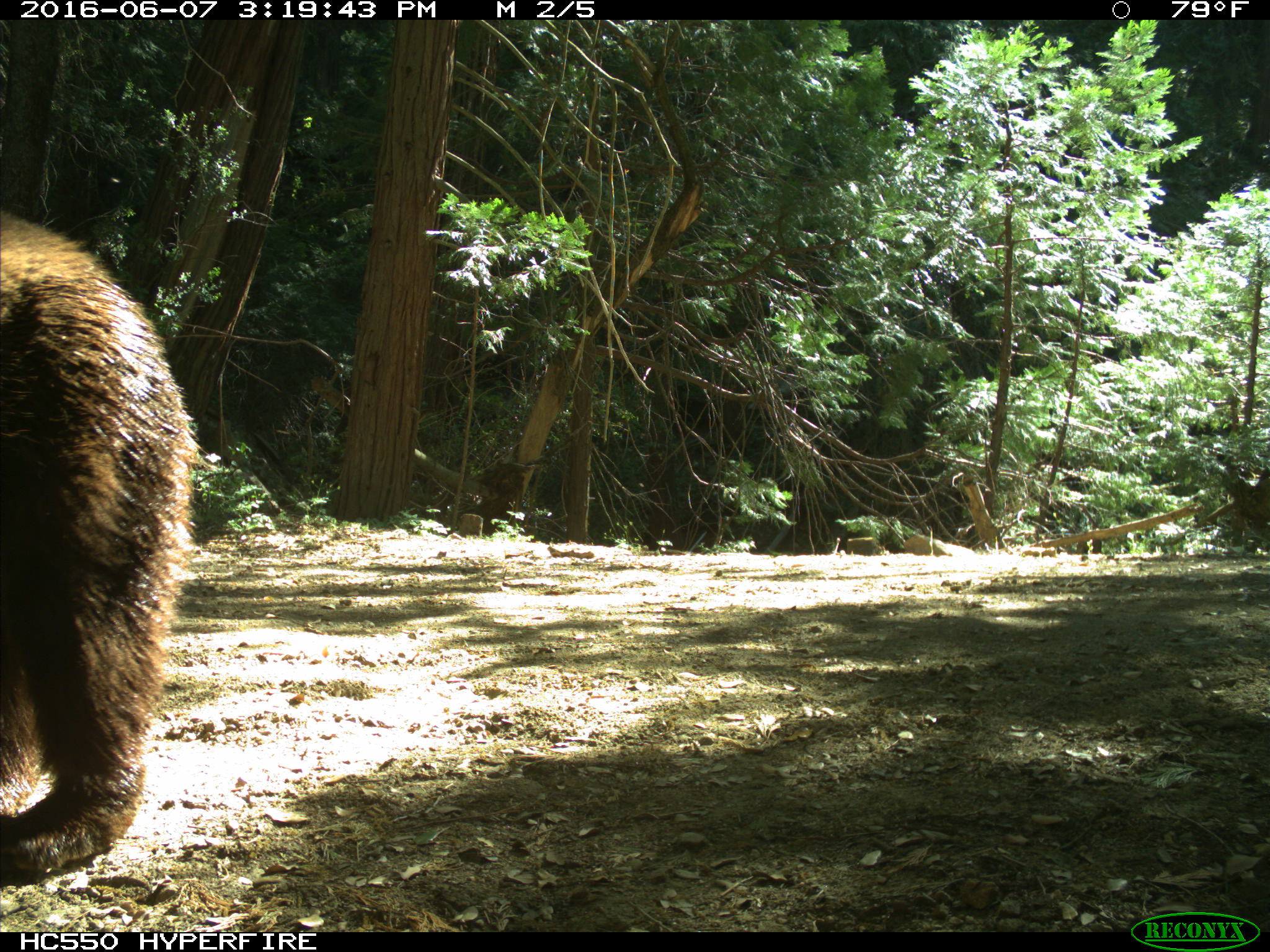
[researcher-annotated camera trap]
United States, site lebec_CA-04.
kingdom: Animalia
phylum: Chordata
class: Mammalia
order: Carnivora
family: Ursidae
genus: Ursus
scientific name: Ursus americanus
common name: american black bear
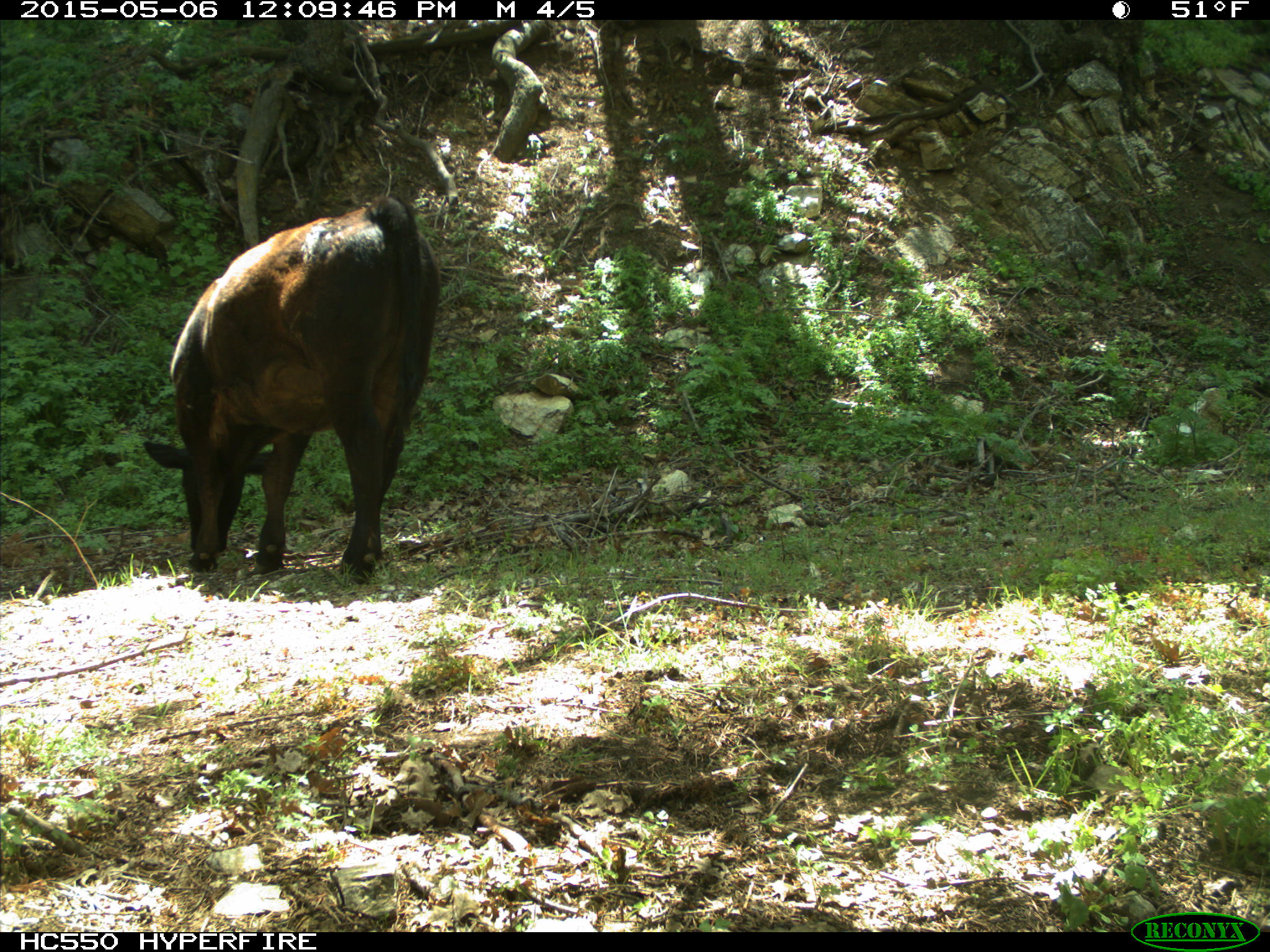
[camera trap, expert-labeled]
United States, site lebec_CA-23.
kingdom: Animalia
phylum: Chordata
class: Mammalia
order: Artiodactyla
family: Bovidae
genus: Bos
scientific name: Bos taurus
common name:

* * * *

Exercise ▸ Leaving out every picture, copy exactly the lines from the one that contains "scientific name: Ursus americanus" through the end of the entries above.

The completed task ▸
scientific name: Ursus americanus
common name: american black bear
[camera trap, expert-labeled]
United States, site lebec_CA-23.
kingdom: Animalia
phylum: Chordata
class: Mammalia
order: Artiodactyla
family: Bovidae
genus: Bos
scientific name: Bos taurus
common name:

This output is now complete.